An example-
a 256k pic32mm has a chip erase time of 20ms, a row write time of ~1.5ms which means 1024rows * 1.5ms + 20ms = ~1.5s to program the whole chip (these are self program numbers)
usb hid fs can do 64bytes x 1000 for irq transfers = 64000bytes/s (although I think one can use control transfers/reports to crank that up significantly)
so, the chip can do 256k in 1.5s, usb fs hid can transfer 256k in ~4sec, but it takes about ~80 seconds to program the 256k from the pickit3/pkob- I know there are a number of little gears between the input and output of this transmission system, but it does seem like the clutch (software) has some major slippage.
They could probably double the speed (or more) with not much effort, it would seem to me.
Similar example:
MSP430G2955 is new device, but it belongs to 20 years old 2xx flash family. It has the same flash module as 20 years old 2xx devices, and I am using it for example only because of largest memory in 2xx family (and due to largest memory it will give best performance numbers for my flasher).
You can calculate maximum flash writing rate using datasheet numbers for block write (at 476kHz, that is max flash frequency), and it is (if I remember right) little over 50 KByte/sec (these are self program numbers).

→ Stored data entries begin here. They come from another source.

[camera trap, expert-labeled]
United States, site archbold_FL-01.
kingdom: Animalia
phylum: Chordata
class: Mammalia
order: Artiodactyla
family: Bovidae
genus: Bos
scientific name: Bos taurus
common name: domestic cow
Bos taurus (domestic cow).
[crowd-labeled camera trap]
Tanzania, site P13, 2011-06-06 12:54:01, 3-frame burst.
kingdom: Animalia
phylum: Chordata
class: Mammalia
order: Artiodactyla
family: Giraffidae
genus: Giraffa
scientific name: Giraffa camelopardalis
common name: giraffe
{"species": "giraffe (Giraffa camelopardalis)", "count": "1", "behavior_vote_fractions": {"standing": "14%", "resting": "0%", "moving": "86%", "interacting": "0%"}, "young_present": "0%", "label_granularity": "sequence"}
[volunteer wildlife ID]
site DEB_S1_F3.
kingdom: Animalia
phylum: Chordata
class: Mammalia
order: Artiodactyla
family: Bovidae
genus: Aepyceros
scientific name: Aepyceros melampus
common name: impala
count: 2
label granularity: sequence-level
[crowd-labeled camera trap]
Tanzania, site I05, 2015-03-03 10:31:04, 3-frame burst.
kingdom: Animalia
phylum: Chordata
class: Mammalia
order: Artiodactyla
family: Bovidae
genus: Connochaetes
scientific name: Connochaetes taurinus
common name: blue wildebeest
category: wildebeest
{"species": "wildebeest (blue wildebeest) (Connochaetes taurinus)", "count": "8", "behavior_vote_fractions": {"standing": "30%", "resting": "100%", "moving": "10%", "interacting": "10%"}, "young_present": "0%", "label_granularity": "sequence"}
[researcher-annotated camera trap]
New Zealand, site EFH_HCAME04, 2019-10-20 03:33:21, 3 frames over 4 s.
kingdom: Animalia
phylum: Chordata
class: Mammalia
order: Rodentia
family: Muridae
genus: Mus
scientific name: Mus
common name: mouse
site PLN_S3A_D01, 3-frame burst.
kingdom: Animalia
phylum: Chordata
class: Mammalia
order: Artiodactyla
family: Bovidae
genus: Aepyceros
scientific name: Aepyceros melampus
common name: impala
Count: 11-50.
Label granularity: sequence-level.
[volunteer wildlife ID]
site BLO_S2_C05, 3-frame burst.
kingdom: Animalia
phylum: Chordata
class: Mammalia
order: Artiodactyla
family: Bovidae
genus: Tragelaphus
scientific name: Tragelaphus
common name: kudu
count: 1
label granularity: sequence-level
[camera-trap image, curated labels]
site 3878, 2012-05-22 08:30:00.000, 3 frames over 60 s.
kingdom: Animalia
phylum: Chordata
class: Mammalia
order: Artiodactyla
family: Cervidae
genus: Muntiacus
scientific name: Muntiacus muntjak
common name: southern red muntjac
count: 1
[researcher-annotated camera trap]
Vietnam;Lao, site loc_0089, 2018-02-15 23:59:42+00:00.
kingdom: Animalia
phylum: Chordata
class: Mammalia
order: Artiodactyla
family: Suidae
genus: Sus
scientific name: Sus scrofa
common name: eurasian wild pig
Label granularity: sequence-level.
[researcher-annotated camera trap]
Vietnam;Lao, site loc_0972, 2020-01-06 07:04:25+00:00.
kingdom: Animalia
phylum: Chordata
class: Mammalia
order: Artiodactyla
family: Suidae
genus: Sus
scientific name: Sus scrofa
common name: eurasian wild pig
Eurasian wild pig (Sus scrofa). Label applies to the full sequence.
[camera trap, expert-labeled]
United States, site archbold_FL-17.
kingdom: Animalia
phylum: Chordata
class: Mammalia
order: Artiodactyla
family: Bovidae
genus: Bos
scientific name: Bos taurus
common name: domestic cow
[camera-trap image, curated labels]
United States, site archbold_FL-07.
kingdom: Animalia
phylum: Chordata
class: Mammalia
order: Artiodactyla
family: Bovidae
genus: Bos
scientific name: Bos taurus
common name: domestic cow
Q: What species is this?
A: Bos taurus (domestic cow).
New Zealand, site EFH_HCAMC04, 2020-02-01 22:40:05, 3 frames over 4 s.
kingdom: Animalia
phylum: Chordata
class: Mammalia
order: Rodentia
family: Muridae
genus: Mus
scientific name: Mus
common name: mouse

My flasher using little lower flash frequency of 461.5 kHz for target device flash, and by datasheet calculation for 128 bytes in flash clock cycles is...
25 (1st word, block start) + 63 * 18 (63 words) + 6 (block termination) = 1165
and with 461.5 kHz flash frequency, flash writing rate will be
49.5 KByte/sec (these are self program numbers).
Benchmark (write command) for my flasher with this target device connected, on Win / Linux / OS X, will show
48.3 KByte/sec. In this rate (time) is included elapsed time from the moment before PC send write command (with all data) to flasher and after PC receive information from flasher that job is done. For communication between PC and flasher is used CDC (OS drivers) that doesn't need any extra installation, plug and play.
Double? You can do much better. 1.5 sec is too optimistic, you need to transfer data to the chip, then spend some time on verification. But about 5-6 sec sounds about right. And you don't need FPGAs, fancy 32-bit MCUs to achieve this speed. You can get pretty good speed with a little programmer made of little PIC16.
And my flasher is based on 10 years old 24 MHz MSP430 device. Most important thing is to have all things running in parallel without any latency, but this must be hard coded in assembler, and there is nobody crazy enough (except me) today, to lose time on this. C++ with 5 abstraction layers is mostly used today (as I can see in TI FET's open sources), and in combination with people that don't know how to do it, result is as it is.